1) Get an untraceable PAYG mobile
2) Load it onto a remote-controlled plane
3) Fly it around over central London at lunchtime
4) ???
5) Try to explain to Hastur and Ligur exactly how this constitutes
6) Profit!
Real Daleks don't climb stairs - they level the building.
In the research center where I work, one of the guys who had worked on the GSM spec gave a talk on this.
He said that the big problem was that it is very tricky for an airborne phone to decide what cell it's closest to, since it can see loads of them and they're all pretty much the same distance (the downward distance is now very large compared to the on-ground inter-cell distance). This means your phone keeps jumping between cells, which incurs quite a lot of overhead on the network (and if you had a planeload of people doing it, it would be very chaotic!).
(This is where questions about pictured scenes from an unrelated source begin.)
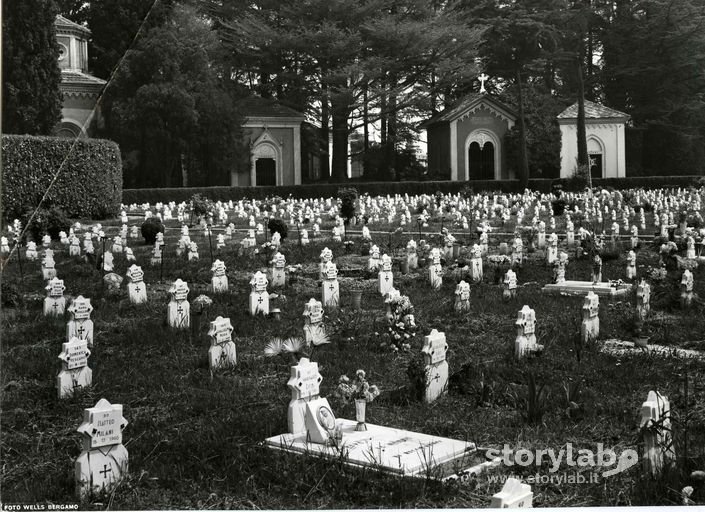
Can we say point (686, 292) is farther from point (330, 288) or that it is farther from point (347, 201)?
point (347, 201)

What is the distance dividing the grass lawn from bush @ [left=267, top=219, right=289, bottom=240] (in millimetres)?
3674

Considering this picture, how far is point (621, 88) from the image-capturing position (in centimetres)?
623

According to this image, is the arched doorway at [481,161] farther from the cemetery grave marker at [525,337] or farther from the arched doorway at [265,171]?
the arched doorway at [265,171]

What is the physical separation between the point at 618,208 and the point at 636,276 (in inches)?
81.2

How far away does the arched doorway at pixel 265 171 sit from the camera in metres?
9.61

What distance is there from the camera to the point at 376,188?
12250 millimetres

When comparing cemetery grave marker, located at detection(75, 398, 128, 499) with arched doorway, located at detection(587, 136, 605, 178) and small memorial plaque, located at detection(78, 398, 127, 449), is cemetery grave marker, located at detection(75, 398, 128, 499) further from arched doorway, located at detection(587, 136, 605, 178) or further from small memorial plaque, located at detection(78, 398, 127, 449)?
arched doorway, located at detection(587, 136, 605, 178)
Bandwidth isn't the issue. It's the server hosting it, that belongs to the Student Run Computing Facility, that is
In the US, notice/permission to launch ballons such as this can usually be done by calling the nearest FAA ATC facility 6 to 24 hours before beginning the operation and giving them the particulars. The applicable regulation is FAR Part 101. http://www.faa.gov/regulations_policies/faa_regula tions/
I've seen very simular problems on mountain top. On top of South Sister in Centeral Oregon (Western US) at 10,350 feet I've seen hapless users try to use their cell phones to no avail. As much as some twit on cell phones in a wilderness area chokes me I told him to just drop off the summit - any direction - and sure enough he was able to connect. His problem was too many cells. Dropping even a few meter below the summit limited his line of sight to a reasonable (and planned for) number of cells.